Anyway, we will be updating the climate graphs and model-observation graphs over the next week or so, but in the meantime, a couple of things are worth exploring this year are the estimates of the anomaly from the pre-industrial (nominally 1850-1900), the very large difference between the surface records and the MSU-based records.

1.5ºC or not 1.5ºC

The people have spoken, and they have collectively agreed that ‘pre-industrial’ can be thought of as the average of 1850 to 1900. There were other candidates – but the influence of IPCC AR6 is too strong to fight against. So, while I’ve been holding on to ‘late 19th Century’ (in practice 1880-1899) as a baseline, I have bowed to the inevitable and started producing anomalies with respect to the earlier baseline. But that raises a problem – how do you produce an anomaly with respect to a baseline that isn’t in your data set? This is not just a problem for GISTEMP, but it’s also an issue for the reanalyses like ERA5 and JMA-3Q.

There are a number of options. The one we chose is to make an alignment in the 19th Century over the common period in the records (1880-1899) and then use the average of three datasets that go back further to make a small adjustment. The difference between 1880-1899 in HadCRUT5/NOAAv6/Berkeley Earth and 1850-1900 is small (about 0.038ºC currently with the 1880-1899 period being slightly cooler). So for GISTEMP, you need only add 0.19 to the standard baseline anomalies (which are based on 1951-1980). If we included DCENT in this alignment, it would be a 0.022 offset, a net change of 0.20.

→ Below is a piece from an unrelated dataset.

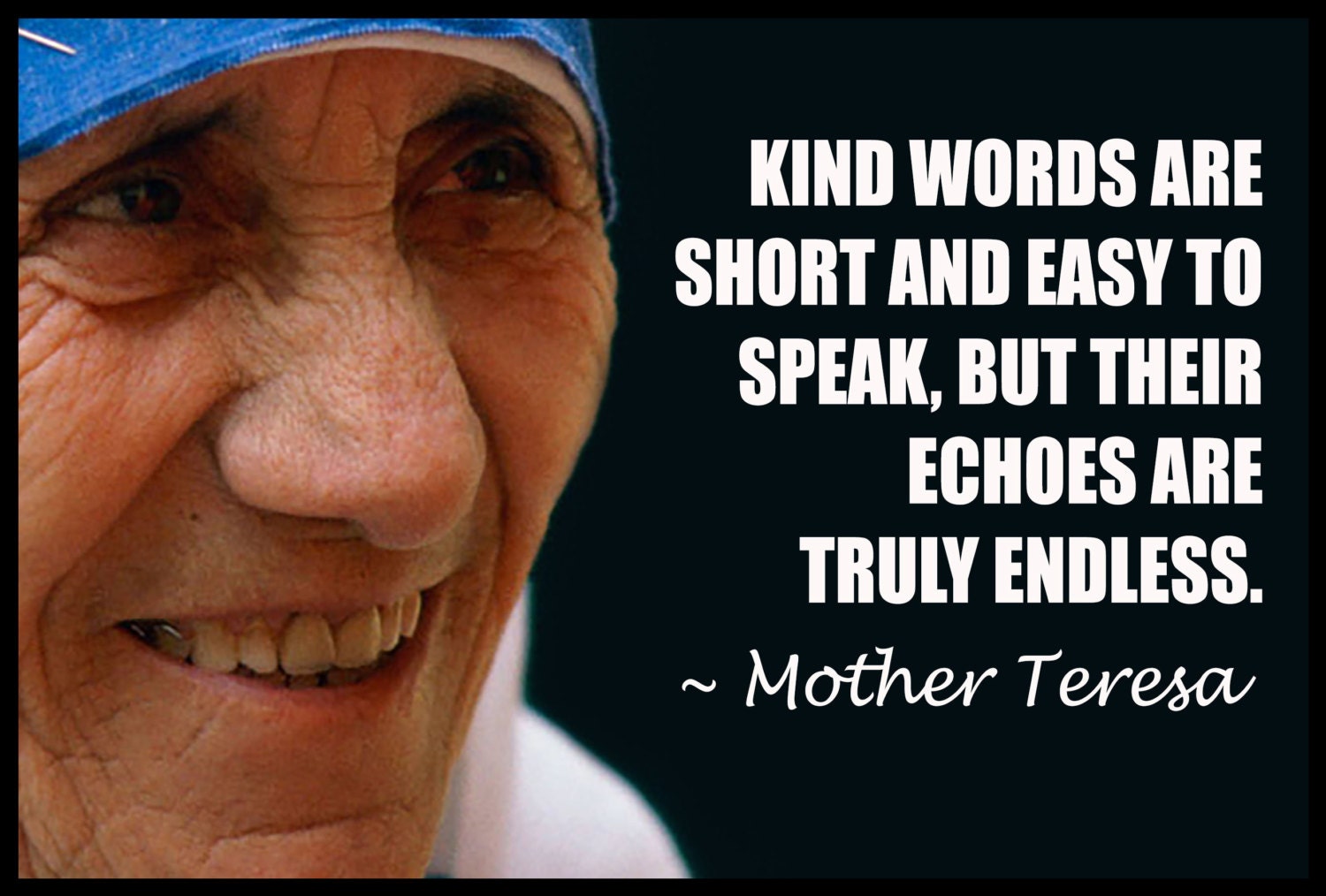 Mother Teresa Quote 24 x 36 Poster on Ultra Board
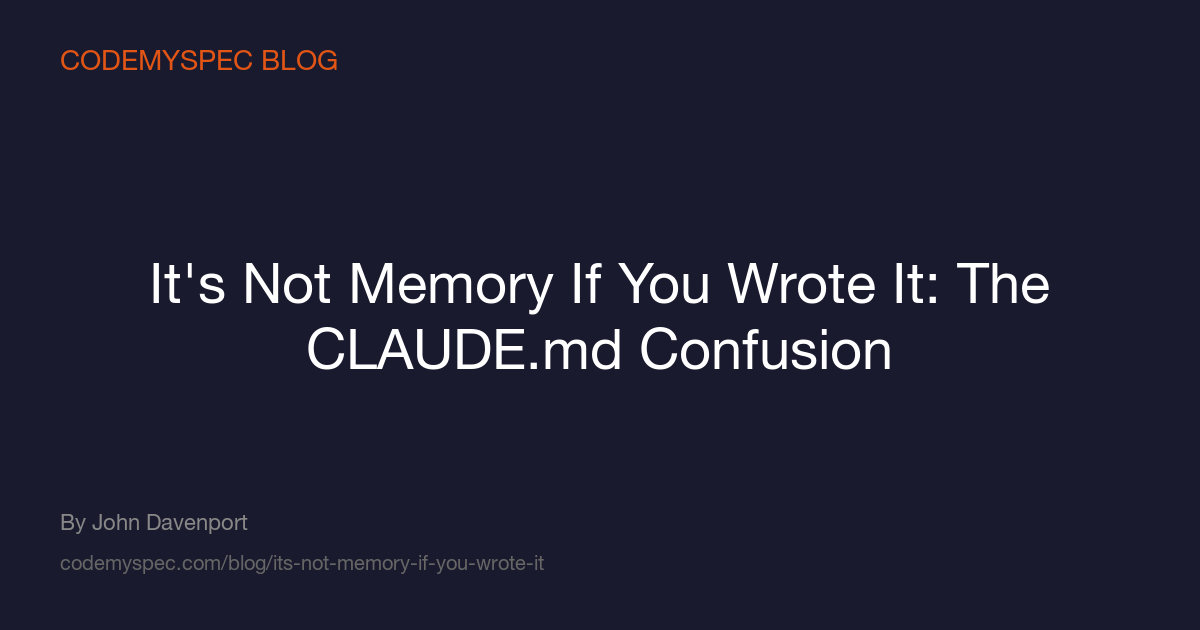 It's Not Memory If You Wrote It: The CLAUDE.md Confusion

This method does however depend on the period over which you choose to align the records. The more recent a period, the closer the long term difference will align with the average of the three longer records and the less independent any estimate will be. The reanalyses which only go back to 1940 and 1948 respectively have fewer options. ERA5 (Copernicus) chooses to align the 1991-2020 period to the average of the three data sets. That would give an offset of 0.889ºC at present. However, this estimate was first calculated for the 2021 AR6 report, at which point the value was 0.88ºC (with a calculated uncertainty of ±0.12ºC). Copernicus has chosen to stick with this same number subsequently (even though the datasets it was based on have updated slightly since then). The semi-official ‘WMO’ assessment (which John Kennedy puts together), does something else again. They add a 0.69ºC (±0.12ºC) offset to the average of the records (GISTEMP, NOAAv6, HadCRUT5, ERA5, and JMA-3Q) baselined to 1981-2010. That too is a function of the calculation made in 2021, and if you did it again now you’d get 0.697ºC. These are minor differences, but they do underline that the pre-industrial values are more uncertain, and as datasets evolve (with more digitization of old data, updated corrections for non-climate inhomogeneitites, these estimates will evolve too.

What’s the best way to visualize all this? The uncertainty is all in the earliest period, but if you use a pre-industrial baseline that would move all the variance to the modern period. So, the alternative is to align the records in the modern period and then apply a average offset for the baseline change for all of them.

Time series of six surface temperature records from 1850 onward - noisy in the 19th Century and very clearly warming steadily through to 2024. Offset such that the average of the four longest series is zero over 1850-1900.Time series of six surface temperature records from 1850 onward - noisy in the 19th Century and very clearly warming steadily through to 2024. Offset such that the average of the four longest series is zero over 1850-1900.
Alternative visualization with same (modern) alignment but with an offset such that the average of HadCRUT5/NOAAv6/Berkeley Earth/DCENT is zero over 1850-1900.

The value for 2024 in this graph is then 1.54±0.07ºC. However, this is sensitive to the inclusion of the DCENT record and to any further updates in the earlier parts of the records. There isn’t a perfect answer here, but comments on what to do (for different purposes) are welcome below.

Ummm… MSU

With much of the focus on the longer-term records, it seems to have flown under the radar a little how oddly the MSU/AMSU records have been behaving over the last year or so. As with the surface records, the satellite products (UAH, RSS, NOAA STAR) all have 2024 and 2023 as the warmest and second warmest years, but unlike the surface records, 2023 was not such a outlier (~0.06ºC above 2016), while 2024 was huge (with records broken by ~0.32ºC). Additionally, the time over which the peak temperatures have lasted (17 months or so) is much shorter than the peaks around 2016 or 1998 (7 months). I don’t have much insight into why this is happening, but it might hold some clues about the drivers of the recent anomalies.